Le ralentissement actuel de la croissance économique mondiale faisait partie de nos attentes depuis quelques temps. Les indicateurs avancés de l’OCDE (graphique 1), qui essaient de prévoir les tournants de la conjoncture, vont également dans ce sens depuis un certain temps. Par exemple, l’indicateur pour la zone euro s’est renversé fin 2017 et les chiffres de la croissance ont effectivement ralenti en 2018.

Les raisons du ralentissement de la croissance mondiale en 2018 sont multiples. Il y a bien sûr la guerre commerciale, qui a également eu un impact clairement négatif sur la confiance et sur la croissance des exportations. La décélération de la croissance du crédit en Chine a également eu un effet néfaste. Aux États-Unis, l’effet des stimulants fiscaux s’est estompé et la hausse des taux a commencé à faire mal, surtout sur le marché immobilier. Au niveau de la zone euro, les tensions politiques en Italie et les problèmes de production dans le secteur automobile allemand ont joué les trouble-fête. À la fin de l’année, la forte hausse des prix pétroliers a en outre eu des répercussions. En Allemagne, le faible niveau de l’eau sur le Rhin a perturbé l’approvisionnement et, par conséquent, l’activité économique.


 

Pour 2019, nous n’observons à première vue pas de véritable amélioration des indicateurs avancés. Ceci est principalement imputable à l’incertitude qui joue sur plusieurs fronts. Il n’y a toujours pas de clarté en ce qui concerne le Brexit, ce qui a surtout un impact sur l’économie européenne. L’introduction de droits de douane américains sur les importations de voitures et de pièces détachées reste en outre une éventualité qui aurait des graves répercussions sur le secteur automobile européen. Par ailleurs, le risque d’une poursuite de l’escalade de la guerre commerciale entre les États-Unis et la Chine a diminué à court terme, mais il semble que ce thème restera présent à moyen terme. En outre, l’incertitude relative à l’efficacité des stimulants fiscaux de la Chine pèse également sur les attentes de croissance.

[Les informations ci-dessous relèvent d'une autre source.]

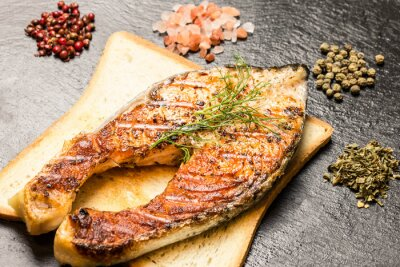 Wall mural grilled salmon fillet over hot bread slice and spices over slate
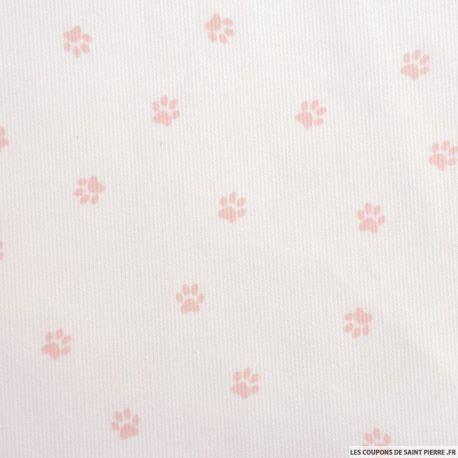 Tissu Piqué de coton imprimé pattes de chien roses sur fond blanc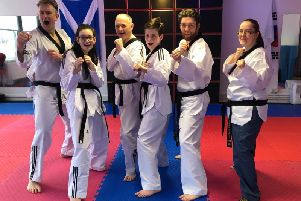 Members of the Dojang Martial Arts Tae Kwon Do Academy in Bishopbriggs celebrate their success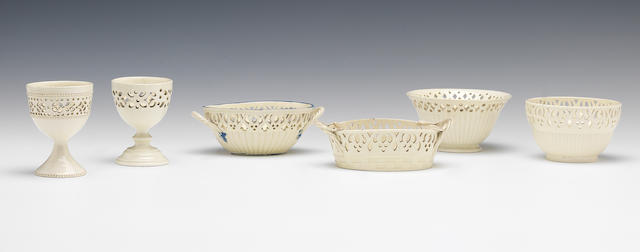 Two creamware egg cups, two miniature baskets and six custard bowls, circa 1775-85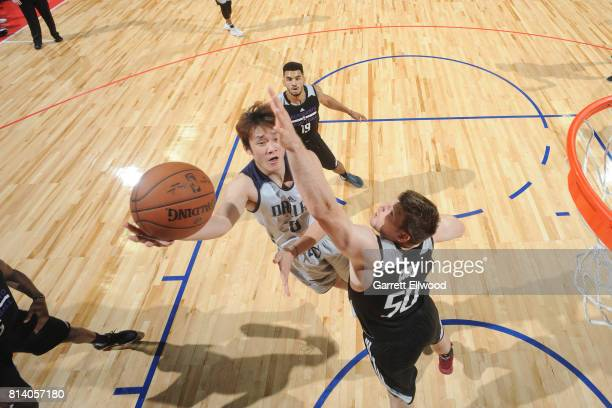 Ding Yanyuhang of the Dallas Mavericks shoots the ball against the Sacramento Kings on July 13 2017 at the Thomas Mack Center in Las Vegas Nevada...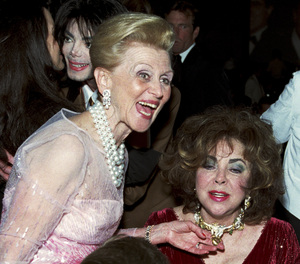 Elizabeth Taylor and Barbara Davis admire each others jewelry at the Carousel of Hope awards dinner at the Beverly Hilton Hotel (Michael Jackson in background)2000 © 2000 Michael Jones - Image 0712_5225
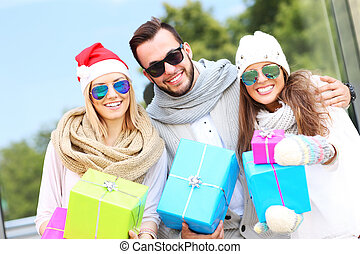 Group of friends holding Christmas presents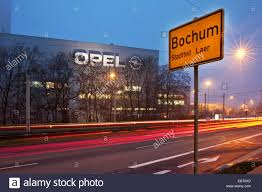 opel germany opel factory and place name sign on bochum in evening light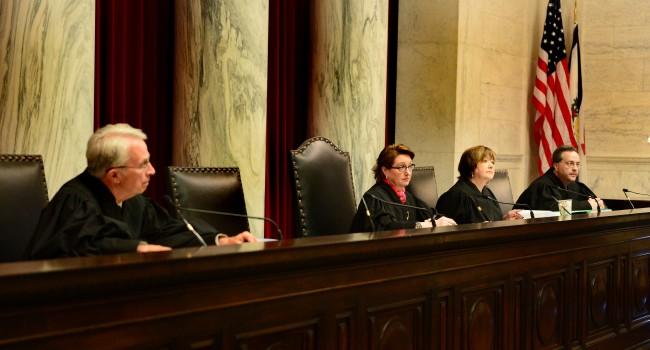 Members of the state Supreme Court (L to R) Menis Ketchum, Robin Davis, Margaret Workman and Allen Loughry listened to arguments on the Plants case Monday.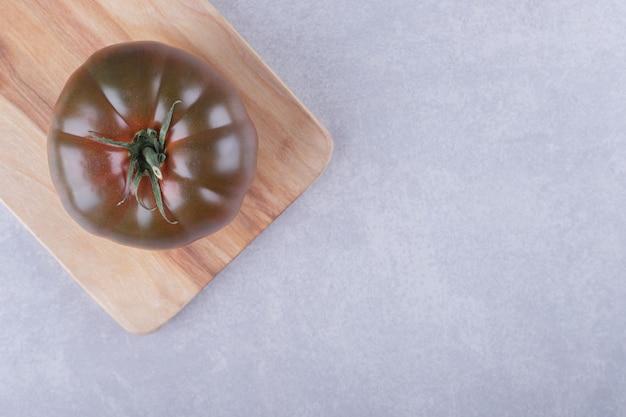 Frische reife tomate auf holzbrett.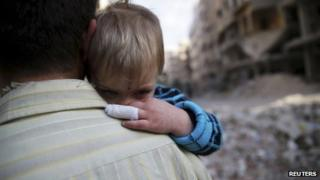 A man holds a child that he said survived shelling from forces loyal to President Bashar al-Assad, in Duma neighbourhood in Damascus, 17 November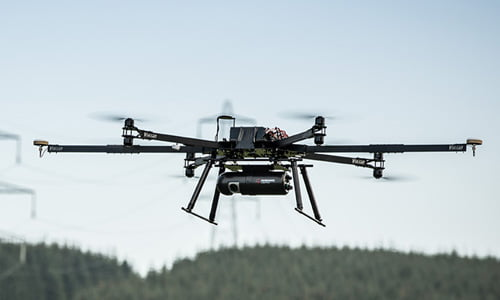 Multicopter drone with Routescene LidarPod underneath flying above forestry with powerline behind.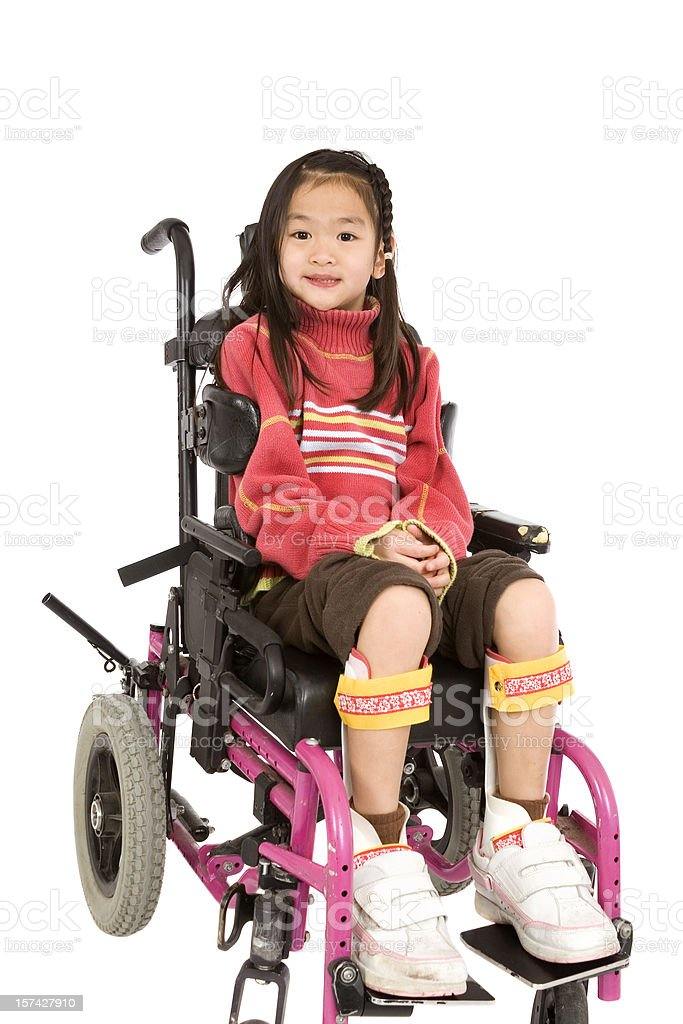 Cheerful girl in wheelchair royalty-free stock photo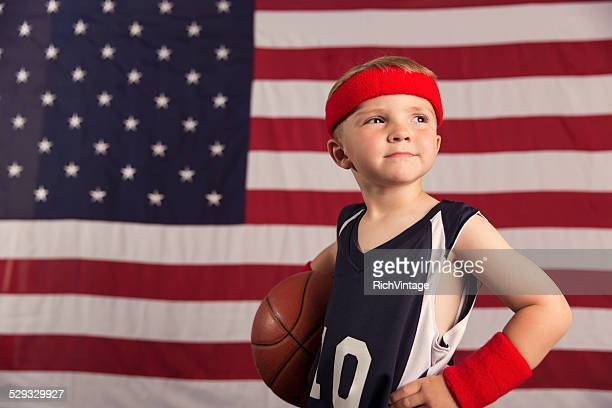 Young American Basketball Player in front of American Flag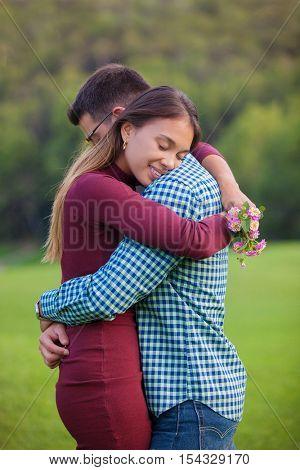 loving happy romantic couple cuddling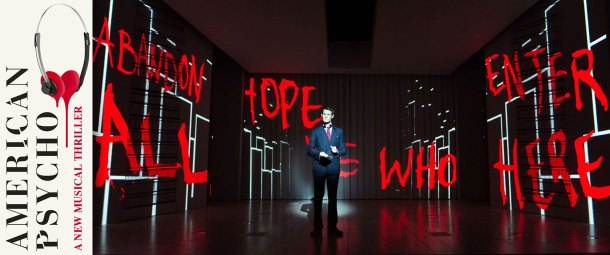 "A scene from American Psycho the musical at the Almeida Theatre. The image shows Matt Smith in the lead role of Patrick Bateman at the centre of an empty stage. Onto the set walls a simplified city skyline is projected in white light and also projected are the words ""Abandon all hope those who enter here"" that appear in a bright blood red."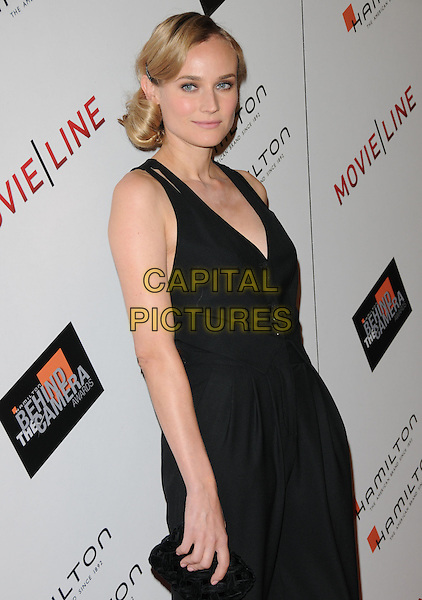 DIANE KRUGER .at The Movieline.com Presentation of The 4th Annual Hamilton Behind the Camera Awards held at The Highlands in Hollywood, California, USA, November 8th 2009..half length black sleeveless catsuit pantsuit clutch bag buttons waistcoat cut out straps .CAP/RKE/DVS           .©DVS/RockinExposures/Capital Pictures.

Nous nous attendons à ce qu’en 2019, l’activité économique ralentisse tant aux États- Unis, que dans la zone euro et en Chine. Globalement, les chiffres de croissance sont toutefois plutôt satisfaisants. Aux États-Unis, l’économie devrait croître de 2,5%, contre 2,9% en 2018. Dans la zone euro, nous prévoyons une croissance de 1,2%, après 1,9% en 2018. En ce qui concerne la Chine, la croissance devrait, selon nous, se redresser à partir du second semestre de l’année dans le sillage des mesures de stimulation. Pour l’ensemble de l’année 2019, nous nous attendons à une croissance de 6,3%, contre 6,6% en 2018.

Il y a néanmoins aussi des développements positifs sur le plan conjoncturel. Les indices Harpex et Baltic Dry se sont ainsi redressés, ce qui signifie que le commerce international connaît une amélioration (graphiques 2 et 3). La fermeture de certains services publics américains a également pris fin, tandis que la Fed a décidé de mettre temporairement ses plans de normalisation des taux au placard. La situation du consommateur américain reste aussi très favorable, avec un taux de chômage historiquement faible et une accélération de la croissance salariale. En ce qui concerne l’Europe, les problèmes au niveau de la production automobile allemande se sont avérés temporaires et les problèmes liés au niveau de l’eau ont disparu (graphique 4). Le transport de marchandises par route continue à se redresser en Allemagne, ce qui suggère une hausse de l’activité économique (graphique 5). Enfin, les données les plus récentes de l’activité en Chine montrent que les mesures de stimulation portent déjà des fruits. En janvier, les investissements en capital fixe ont ainsi augmenté de 6,1% en glissement annuel, soit 0,2 point de pourcentage plus rapidement qu’en décembre 2018. Les investissements en infrastructure se redressent également.

Et si les risques qui tempèrent actuellement les attentes de croissance disparaissent, la croissance pourrait même surprendre à la hausse en 2019. Imaginons qu’un accord à long terme soit conclu entre les États-Unis et ses principaux partenaires commerciaux, que l’incertitude entourant le Brexit disparaisse et que les mesures de stimulation de la Chine fonctionnent. Dans ce cas, nous devrons peut-être revoir nos attentes de croissance à la hausse.